The new mandates mean that cars fitted with ESC and TPMS in these regions now account for 16 percent of associated revenues compared to 7 percent without regulation.
Korean Mandates to Kick in; Japan Expected to Follow Suit
With mandates in South Korea expected to take effect on Jan. 1, 2012 for new cars and on Jun. 30, 2014 for existing vehicles, a total about 1.7 million passenger cars weighing less than 4.5 tons will be affected by 2014, according to iSuppli’s Automotive Practice. The Japanese mandate is not yet public, but multiple iSuppli sources indicate that Japan is likely to follow South Korea’s example, with as many as 5.3 million vehicles impacted during the same time period.
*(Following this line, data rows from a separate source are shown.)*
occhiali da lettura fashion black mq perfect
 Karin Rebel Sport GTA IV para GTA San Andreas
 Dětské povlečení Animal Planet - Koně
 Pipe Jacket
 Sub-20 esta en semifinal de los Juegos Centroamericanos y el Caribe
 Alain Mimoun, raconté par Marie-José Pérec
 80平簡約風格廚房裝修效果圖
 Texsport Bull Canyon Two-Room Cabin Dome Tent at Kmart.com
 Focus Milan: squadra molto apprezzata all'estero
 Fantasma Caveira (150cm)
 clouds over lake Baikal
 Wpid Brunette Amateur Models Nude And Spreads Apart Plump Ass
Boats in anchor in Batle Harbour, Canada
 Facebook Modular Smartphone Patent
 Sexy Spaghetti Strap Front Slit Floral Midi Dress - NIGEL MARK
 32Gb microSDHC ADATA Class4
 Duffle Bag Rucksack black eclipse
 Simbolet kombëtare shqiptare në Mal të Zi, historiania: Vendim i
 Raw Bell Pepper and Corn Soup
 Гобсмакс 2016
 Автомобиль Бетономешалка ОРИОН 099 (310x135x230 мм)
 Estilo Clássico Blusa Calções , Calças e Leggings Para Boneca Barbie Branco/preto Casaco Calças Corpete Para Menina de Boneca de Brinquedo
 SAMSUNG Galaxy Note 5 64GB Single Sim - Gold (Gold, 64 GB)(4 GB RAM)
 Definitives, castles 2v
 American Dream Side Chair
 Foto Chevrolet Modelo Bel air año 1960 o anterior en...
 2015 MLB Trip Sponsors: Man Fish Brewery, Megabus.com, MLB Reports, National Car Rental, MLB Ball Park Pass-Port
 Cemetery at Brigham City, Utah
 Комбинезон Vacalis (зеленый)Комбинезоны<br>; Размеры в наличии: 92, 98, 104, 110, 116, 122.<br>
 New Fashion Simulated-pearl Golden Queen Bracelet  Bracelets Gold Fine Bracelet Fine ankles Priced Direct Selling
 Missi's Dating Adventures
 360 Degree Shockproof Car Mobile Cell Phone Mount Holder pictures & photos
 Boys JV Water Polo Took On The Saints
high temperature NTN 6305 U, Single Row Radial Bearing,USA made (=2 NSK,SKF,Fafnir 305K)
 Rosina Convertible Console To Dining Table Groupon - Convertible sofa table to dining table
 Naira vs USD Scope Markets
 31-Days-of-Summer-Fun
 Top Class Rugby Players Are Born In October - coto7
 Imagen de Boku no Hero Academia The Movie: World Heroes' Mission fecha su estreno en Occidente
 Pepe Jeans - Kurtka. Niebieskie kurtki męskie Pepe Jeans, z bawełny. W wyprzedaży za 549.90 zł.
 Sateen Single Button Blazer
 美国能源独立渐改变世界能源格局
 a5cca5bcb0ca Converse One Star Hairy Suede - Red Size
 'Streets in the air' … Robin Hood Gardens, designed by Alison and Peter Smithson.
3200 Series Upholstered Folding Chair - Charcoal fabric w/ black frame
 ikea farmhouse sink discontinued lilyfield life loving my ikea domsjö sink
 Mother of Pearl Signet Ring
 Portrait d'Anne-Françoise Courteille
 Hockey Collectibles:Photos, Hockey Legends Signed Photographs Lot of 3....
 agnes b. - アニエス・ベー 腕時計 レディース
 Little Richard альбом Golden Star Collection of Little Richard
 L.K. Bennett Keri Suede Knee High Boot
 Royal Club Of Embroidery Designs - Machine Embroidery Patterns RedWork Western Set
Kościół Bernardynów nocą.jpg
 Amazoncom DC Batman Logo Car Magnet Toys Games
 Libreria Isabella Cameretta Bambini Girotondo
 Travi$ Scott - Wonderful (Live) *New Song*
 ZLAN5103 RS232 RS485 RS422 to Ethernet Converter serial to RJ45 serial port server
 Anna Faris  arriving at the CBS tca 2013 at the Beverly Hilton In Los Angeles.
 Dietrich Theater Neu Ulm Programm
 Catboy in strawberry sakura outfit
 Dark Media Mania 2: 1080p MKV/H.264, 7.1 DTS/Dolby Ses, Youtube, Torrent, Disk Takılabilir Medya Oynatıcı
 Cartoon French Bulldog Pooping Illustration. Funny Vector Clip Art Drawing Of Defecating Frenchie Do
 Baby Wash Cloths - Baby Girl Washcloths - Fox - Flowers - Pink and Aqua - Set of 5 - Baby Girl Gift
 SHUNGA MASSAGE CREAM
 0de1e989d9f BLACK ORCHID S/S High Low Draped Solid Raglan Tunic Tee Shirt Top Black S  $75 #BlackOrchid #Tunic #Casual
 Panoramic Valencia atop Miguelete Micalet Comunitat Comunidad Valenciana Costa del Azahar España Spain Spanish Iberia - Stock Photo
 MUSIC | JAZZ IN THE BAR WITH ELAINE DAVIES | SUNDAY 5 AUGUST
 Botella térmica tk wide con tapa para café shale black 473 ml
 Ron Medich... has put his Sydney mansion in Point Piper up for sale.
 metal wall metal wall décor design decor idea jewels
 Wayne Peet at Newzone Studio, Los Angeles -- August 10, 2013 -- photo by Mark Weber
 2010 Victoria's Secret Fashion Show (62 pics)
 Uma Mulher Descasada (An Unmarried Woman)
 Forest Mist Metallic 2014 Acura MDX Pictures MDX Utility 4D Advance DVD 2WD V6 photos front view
“The mandates underscore the current trend toward international harmonization of automotive safety standards, following those developed for markets in the United States, Europe, Australia and Canada,” said Richard Dixon, senior analyst for MEMS and sensors at iSuppli. ESC has been recognized in numerous safety studies as highly significant in saving lives by sensing car trajectories and accelerations, computing these against inputs from magnetic sensors that monitor the driver’s intention, and then making the necessary corrections via the brakes if so required. TPMS first began in the United States following the TREAD Act and has been a legal requirement since 2007.
For Japan, a move to ESC will carry significant implications for the country’s small-car segment, which makes up one-third of the market in the region. At present, such vehicles in Japan have a very low ESC penetration of less than 1 percent, compared to 16 percent on average for small cars in Europe. In comparison, cars in the Japanese luxury segment cars are already fully penetrated, while the much more voluminous mid-range cars exhibit—significantly—fitment rates in common with Europe of more than 80 percent. ESC has the greatest market impact as the contribution to system cost of the MEMS sensor—including accelerometer, gyroscope and one or more pressure sensors—amounts to approximately $21 per vehicle.
As for TPMS, systems based on the most prevalent direct measurement located in the valve of a rim add an average of 4.2 MEMS pressure sensors per vehicle, or around $8 worth of sensors. In such a system, the pressure sensors communicate information wirelessly to an indicator warning light on the dashboard if tire pressure drops below specified limits.
Challenges Lie Ahead for Manufacturers
With the adoption of automotive safety mandates on the increase worldwide, system suppliers and sensor companies find themselves preparing to meet some challenges.
Already, considerable price pressure exists on the components used in these mandated systems. And to remain competitive, manufacturers will need to find ways to produce the critical safety systems for the new markets at the lowest cost possible.
In response, companies like TRW are producing TPMS in the valve with even fewer parts for 2011 models at lower cost. Other major Tier 1 entities, such as Continental and Bosch, are already deploying multi-sensor combo packages containing both gyroscopes and accelerometers to lower package costs and reduce footprint.
For its part, Japanese Tier 1 giant Denso has recently added a gyroscope to its inertial sensor armory and will likely follow suit with a multi-sensor combo package of its own. iSuppli analysis shows that about one-third of all vehicles with ESC will feature this solution in five years’ time.